- _Work order_
Every entry must appear in the answer exactly as written.

- _Input for this task_
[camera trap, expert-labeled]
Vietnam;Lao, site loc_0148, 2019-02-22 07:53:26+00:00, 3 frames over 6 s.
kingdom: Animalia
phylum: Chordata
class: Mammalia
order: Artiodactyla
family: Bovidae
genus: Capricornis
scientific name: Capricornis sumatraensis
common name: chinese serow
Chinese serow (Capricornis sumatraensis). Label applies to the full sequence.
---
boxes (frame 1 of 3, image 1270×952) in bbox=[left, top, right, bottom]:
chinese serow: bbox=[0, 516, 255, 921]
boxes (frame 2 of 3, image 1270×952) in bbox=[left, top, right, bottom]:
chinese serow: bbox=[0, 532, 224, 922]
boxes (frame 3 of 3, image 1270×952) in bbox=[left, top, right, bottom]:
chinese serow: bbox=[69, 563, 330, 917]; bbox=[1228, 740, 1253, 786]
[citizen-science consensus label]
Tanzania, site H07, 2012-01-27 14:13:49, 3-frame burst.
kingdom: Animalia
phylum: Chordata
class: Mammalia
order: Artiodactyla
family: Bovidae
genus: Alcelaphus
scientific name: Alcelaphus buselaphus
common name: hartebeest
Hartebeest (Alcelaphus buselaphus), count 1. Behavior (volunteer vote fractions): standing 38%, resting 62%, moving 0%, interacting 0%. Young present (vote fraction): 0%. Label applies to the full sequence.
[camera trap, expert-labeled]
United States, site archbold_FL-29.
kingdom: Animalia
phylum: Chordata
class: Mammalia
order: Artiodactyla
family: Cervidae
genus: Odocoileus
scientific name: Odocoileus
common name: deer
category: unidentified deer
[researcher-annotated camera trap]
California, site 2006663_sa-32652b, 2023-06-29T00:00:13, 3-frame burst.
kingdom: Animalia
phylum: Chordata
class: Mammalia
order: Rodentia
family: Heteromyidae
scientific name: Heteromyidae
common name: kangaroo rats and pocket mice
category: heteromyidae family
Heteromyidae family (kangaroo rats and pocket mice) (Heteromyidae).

- _Answer to this exercise_
[camera trap, expert-labeled]
Vietnam;Lao, site loc_0148, 2019-02-22 07:53:26+00:00, 3 frames over 6 s.
kingdom: Animalia
phylum: Chordata
class: Mammalia
order: Artiodactyla
family: Bovidae
genus: Capricornis
scientific name: Capricornis sumatraensis
common name: chinese serow
Chinese serow (Capricornis sumatraensis). Label applies to the full sequence.
---
boxes (frame 1 of 3, image 1270×952) in bbox=[left, top, right, bottom]:
chinese serow: bbox=[0, 516, 255, 921]
boxes (frame 2 of 3, image 1270×952) in bbox=[left, top, right, bottom]:
chinese serow: bbox=[0, 532, 224, 922]
boxes (frame 3 of 3, image 1270×952) in bbox=[left, top, right, bottom]:
chinese serow: bbox=[69, 563, 330, 917]; bbox=[1228, 740, 1253, 786]
[citizen-science consensus label]
Tanzania, site H07, 2012-01-27 14:13:49, 3-frame burst.
kingdom: Animalia
phylum: Chordata
class: Mammalia
order: Artiodactyla
family: Bovidae
genus: Alcelaphus
scientific name: Alcelaphus buselaphus
common name: hartebeest
Hartebeest (Alcelaphus buselaphus), count 1. Behavior (volunteer vote fractions): standing 38%, resting 62%, moving 0%, interacting 0%. Young present (vote fraction): 0%. Label applies to the full sequence.
[camera trap, expert-labeled]
United States, site archbold_FL-29.
kingdom: Animalia
phylum: Chordata
class: Mammalia
order: Artiodactyla
family: Cervidae
genus: Odocoileus
scientific name: Odocoileus
common name: deer
category: unidentified deer
[researcher-annotated camera trap]
California, site 2006663_sa-32652b, 2023-06-29T00:00:13, 3-frame burst.
kingdom: Animalia
phylum: Chordata
class: Mammalia
order: Rodentia
family: Heteromyidae
scientific name: Heteromyidae
common name: kangaroo rats and pocket mice
category: heteromyidae family
Heteromyidae family (kangaroo rats and pocket mice) (Heteromyidae).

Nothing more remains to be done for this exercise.